***
Ketika siang belum lagi membubung, aku harus cepat-cepat pulang, ada sesuatu yang memanggilku agar aku cepat pulang. Kutitipkan semua pekerjaan pada Danu dan Kus, lalu aku segera pulang. Firasat itu memanggilku, ketika pagi tadi sorot matamu yang semakin sayu, meski kau berusaha menyembunyikannya, tapi aku tahu perubahannya.
Oh, Dayu, aku tiba-tiba ingin dekat denganmu.
Kukayuh sepeda tuaku secepat mungkin untuk bisa berjumpa denganmu. Semakin cepat dan cepat, ketika aku sampai rumah dan kuketuk pintu dengan nafas yang harus kuatur, aku merasakan sedikit sakit di bagian dada. Aku tak sabar untuk berjumpa dengan dirimu.
"Sayang, kaukah itu?" tanyamu pelan.
"Iya sayang, bagaimana keadaanmu? Entah sesuatu apa yang membawaku agar aku pulang lebih awal. Dayu, kau baik-baik saja kan?"
Aku tersentak, kau terbaring lemah di tempat tidur yang berseprai bersih. Kau lemas dan pandangan itu masih sayu. Batukmu semakin menjadi. Aku memelukmu erat.
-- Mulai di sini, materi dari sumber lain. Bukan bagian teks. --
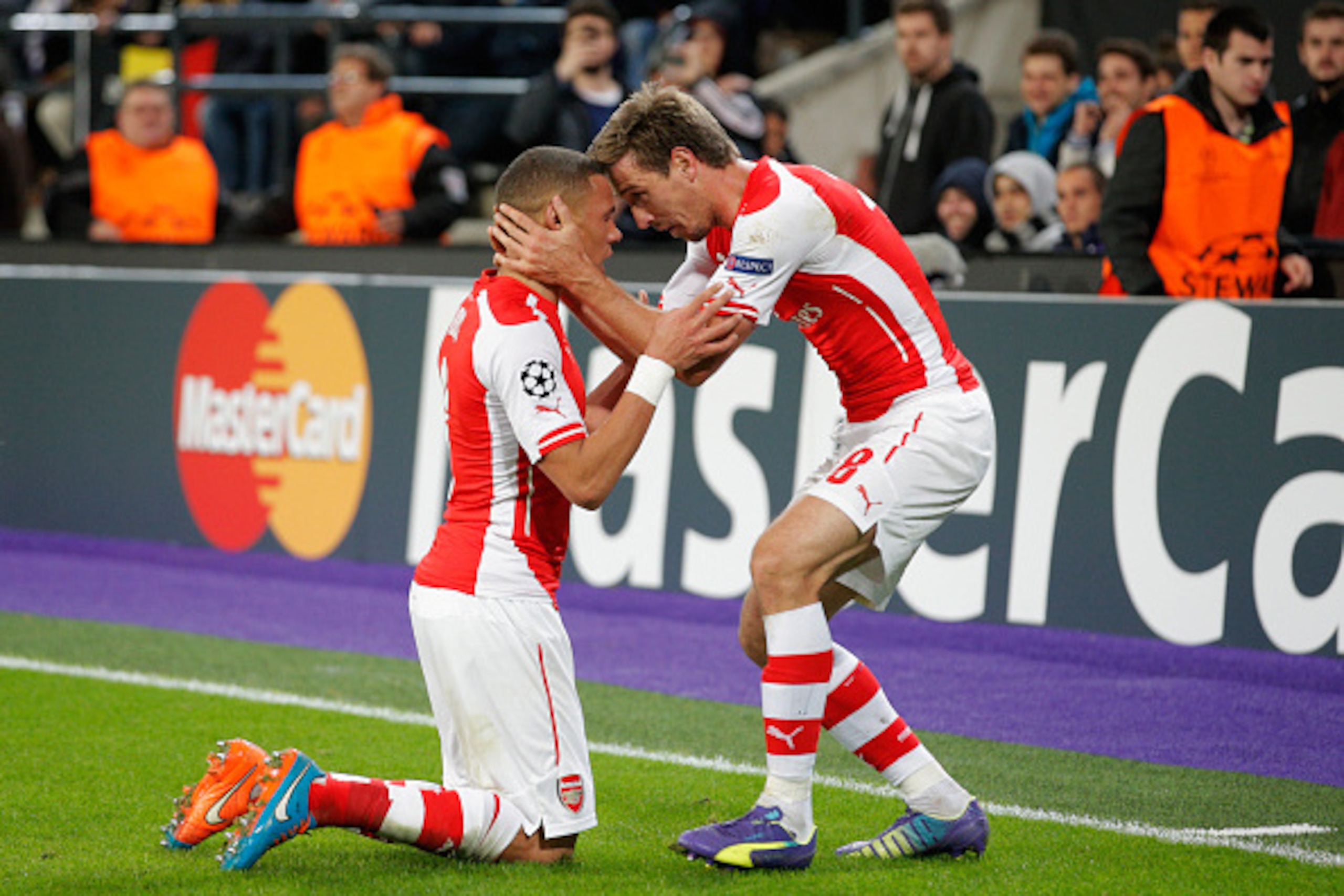 BRUSSELS, BELGIUM - OCTOBER 22:  Kieran Gibbs of Arsenal (L) celebrates with team mate Nacho Monreal as he scores their first and equalising goal during the UEFA Champions League Group D match between RSC Anderlecht and Arsenal at Constant Vanden Stock St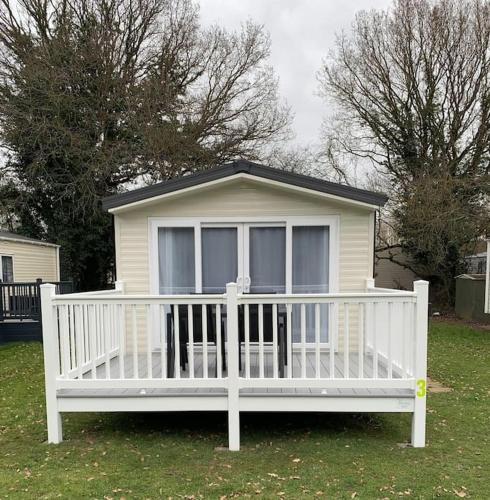 uma pequena casa branca com um corrimão branco em Kellysholidayhomes NEW Malton 3 bedroom Caravan em Weeley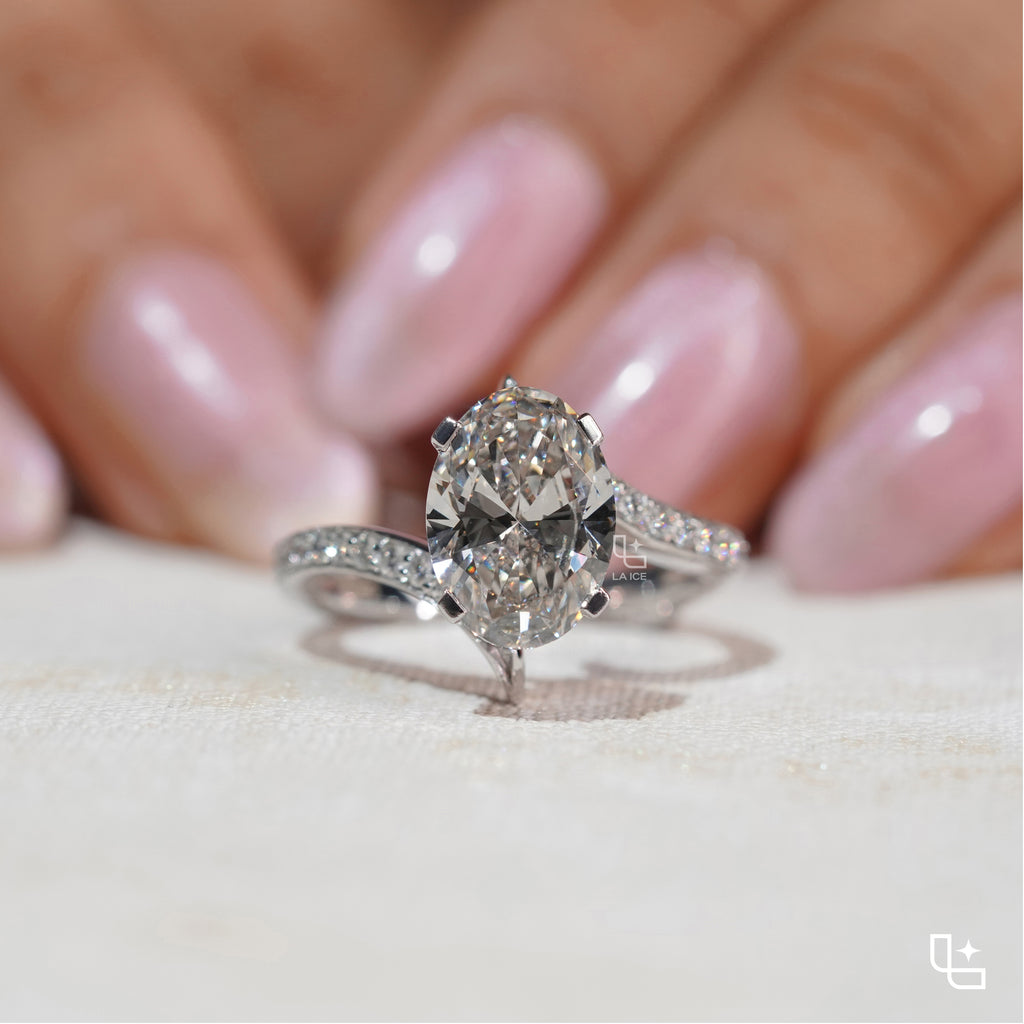 Oval Cut Pavé Engagement Ring with Brilliant Center Stone and Sparkling Side Stones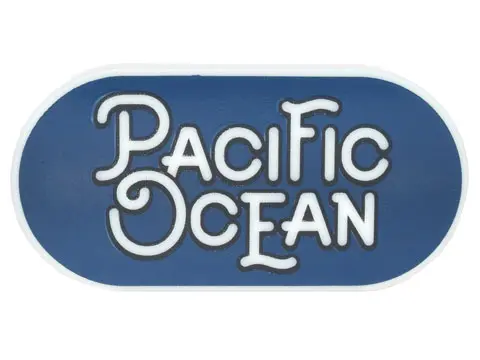 Glow In Dark White Tile, Round 2 x 4 Oval with Black Outline 'PACIFIC OCEAN' on Dark Blue Background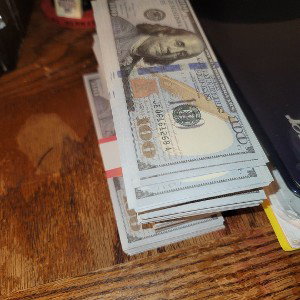 The bitch trying to get my cash.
Pelukanmu lemah, tapi mengandung makna yang dalam.
"Laksono suamiku, masihkah kau mencintaiku, meski keadaanku lemah tak berdaya seperti ini?"
"Dayu istriku, mengapa kau menanyakan hal itu, kau tak perlu bertanya, tapi kau telah tahu jawabannya, tentu saja aku sangat mencintaimu, kau wanita paling sempurna untukku. Aku mencintaimu dulu dan sekarang, tak berkurang sedikitpun."
"Aku tak kuat lagi sayang, peluklah aku, jangan kau lepas, aku ingin tidur dipelukmu selamanya,"
Aku memelukmu erat, erat sekali, seakan tak pernah aku lepas. Sementara dadaku semakin terasa sakit. Kau tersenyum syahdu, sambil memejamkan mata. Tenang.